Extract the lines of the records below starting at the line containing "Observing this photo, is" and ending at the end of the records, and reproduce them word for word. Leave the pictures out of your answer.

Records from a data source
<<<<
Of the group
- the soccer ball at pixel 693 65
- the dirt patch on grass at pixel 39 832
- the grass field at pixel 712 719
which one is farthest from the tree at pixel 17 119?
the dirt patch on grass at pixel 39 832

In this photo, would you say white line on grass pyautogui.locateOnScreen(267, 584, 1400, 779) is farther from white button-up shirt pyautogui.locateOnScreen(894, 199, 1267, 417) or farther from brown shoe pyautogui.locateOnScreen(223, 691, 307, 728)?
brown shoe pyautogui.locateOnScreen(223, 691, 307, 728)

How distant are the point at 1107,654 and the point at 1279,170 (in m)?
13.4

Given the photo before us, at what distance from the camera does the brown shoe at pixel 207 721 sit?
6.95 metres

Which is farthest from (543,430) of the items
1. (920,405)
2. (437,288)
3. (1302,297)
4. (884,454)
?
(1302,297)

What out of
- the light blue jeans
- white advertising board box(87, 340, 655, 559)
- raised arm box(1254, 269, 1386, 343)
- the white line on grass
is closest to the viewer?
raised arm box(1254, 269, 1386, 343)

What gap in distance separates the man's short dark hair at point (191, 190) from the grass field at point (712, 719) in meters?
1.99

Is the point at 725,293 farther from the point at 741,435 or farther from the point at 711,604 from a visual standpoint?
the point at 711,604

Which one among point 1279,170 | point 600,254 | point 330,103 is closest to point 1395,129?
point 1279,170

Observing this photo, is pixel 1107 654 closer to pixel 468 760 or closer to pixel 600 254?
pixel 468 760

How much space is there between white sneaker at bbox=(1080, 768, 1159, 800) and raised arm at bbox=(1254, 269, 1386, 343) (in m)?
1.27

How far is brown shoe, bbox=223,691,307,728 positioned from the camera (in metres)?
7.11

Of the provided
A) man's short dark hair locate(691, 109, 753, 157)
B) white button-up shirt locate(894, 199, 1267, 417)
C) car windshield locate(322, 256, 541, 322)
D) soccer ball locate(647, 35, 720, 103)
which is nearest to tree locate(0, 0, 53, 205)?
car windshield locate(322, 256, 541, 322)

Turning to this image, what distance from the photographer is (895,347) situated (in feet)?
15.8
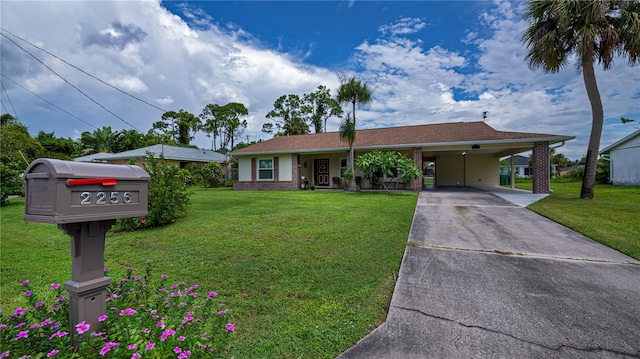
>>>>
§ WORKED ANSWER
Observing this photo, is pixel 1107 654 closer to pixel 468 760 or closer to pixel 600 254?
pixel 468 760

How much space is there between white sneaker at bbox=(1080, 768, 1159, 800) and raised arm at bbox=(1254, 269, 1386, 343) (in m)?
1.27

How far is brown shoe, bbox=223,691,307,728 positioned from the camera (in metres)?
7.11

Of the provided
A) man's short dark hair locate(691, 109, 753, 157)
B) white button-up shirt locate(894, 199, 1267, 417)
C) car windshield locate(322, 256, 541, 322)
D) soccer ball locate(647, 35, 720, 103)
which is nearest to tree locate(0, 0, 53, 205)?
car windshield locate(322, 256, 541, 322)

Turning to this image, what distance from the photographer is (895,347) situated (in feet)?
15.8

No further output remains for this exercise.